— Start Dataset records —
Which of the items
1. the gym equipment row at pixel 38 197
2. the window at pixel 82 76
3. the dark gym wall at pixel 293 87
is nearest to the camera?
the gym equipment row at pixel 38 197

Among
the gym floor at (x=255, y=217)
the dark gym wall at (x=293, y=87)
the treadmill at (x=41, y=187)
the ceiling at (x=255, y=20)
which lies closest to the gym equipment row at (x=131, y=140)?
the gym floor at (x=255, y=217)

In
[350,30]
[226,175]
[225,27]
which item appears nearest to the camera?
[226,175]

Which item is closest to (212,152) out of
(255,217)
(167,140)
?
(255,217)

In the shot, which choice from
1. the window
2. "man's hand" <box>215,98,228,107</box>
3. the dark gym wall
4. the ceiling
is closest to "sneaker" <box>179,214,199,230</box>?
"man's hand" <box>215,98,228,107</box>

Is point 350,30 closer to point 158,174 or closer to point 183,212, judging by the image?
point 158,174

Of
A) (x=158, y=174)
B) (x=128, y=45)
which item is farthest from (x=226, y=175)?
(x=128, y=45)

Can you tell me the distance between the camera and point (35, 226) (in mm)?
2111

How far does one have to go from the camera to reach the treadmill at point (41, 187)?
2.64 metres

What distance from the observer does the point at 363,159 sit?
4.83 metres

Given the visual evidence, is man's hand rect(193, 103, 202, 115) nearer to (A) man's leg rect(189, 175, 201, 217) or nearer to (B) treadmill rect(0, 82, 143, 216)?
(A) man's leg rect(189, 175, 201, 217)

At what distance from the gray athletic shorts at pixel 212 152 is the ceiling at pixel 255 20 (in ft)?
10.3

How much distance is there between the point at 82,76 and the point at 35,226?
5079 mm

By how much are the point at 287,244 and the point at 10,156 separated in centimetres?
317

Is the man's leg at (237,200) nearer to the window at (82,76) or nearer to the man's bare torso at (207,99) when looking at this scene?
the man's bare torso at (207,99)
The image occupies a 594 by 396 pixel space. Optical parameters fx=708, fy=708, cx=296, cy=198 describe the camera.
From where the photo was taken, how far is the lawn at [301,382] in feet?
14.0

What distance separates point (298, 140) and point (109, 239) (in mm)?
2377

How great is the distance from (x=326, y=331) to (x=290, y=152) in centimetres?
— End Dataset records —
Aim
Starting at the line containing "Is point 350,30" and continuing through the last line, repeat the lines with "camera" swapped for "viewer" and nothing else altered.

Completed exercise
Is point 350,30 closer to point 158,174 or closer to point 183,212, judging by the image?
point 158,174

Of
A) (x=158, y=174)
B) (x=128, y=45)
which item is farthest from (x=226, y=175)?
(x=128, y=45)

Can you tell me the distance between the viewer and point (35, 226) (in mm)?
2111

How far does one have to go from the viewer to reach the treadmill at point (41, 187)?
2.64 metres

What distance from the observer does the point at 363,159 sit?
4.83 metres

Given the visual evidence, is man's hand rect(193, 103, 202, 115) nearer to (A) man's leg rect(189, 175, 201, 217) or nearer to (B) treadmill rect(0, 82, 143, 216)?
(A) man's leg rect(189, 175, 201, 217)

At what distance from the gray athletic shorts at pixel 212 152 is the ceiling at pixel 255 20 (in ft)?
10.3

How much distance is there between the point at 82,76 and the point at 35,226?
5079 mm

By how much are the point at 287,244 and the point at 10,156 separated in centimetres?
317

Is the man's leg at (237,200) nearer to the window at (82,76) or nearer to the man's bare torso at (207,99) when looking at this scene?
the man's bare torso at (207,99)
The image occupies a 594 by 396 pixel space. Optical parameters fx=708, fy=708, cx=296, cy=198 describe the viewer.
From where the photo was taken, how far is the lawn at [301,382] in feet?
14.0

What distance separates point (298, 140) and point (109, 239) (in mm)?
2377

How great is the distance from (x=326, y=331) to (x=290, y=152) in centimetres?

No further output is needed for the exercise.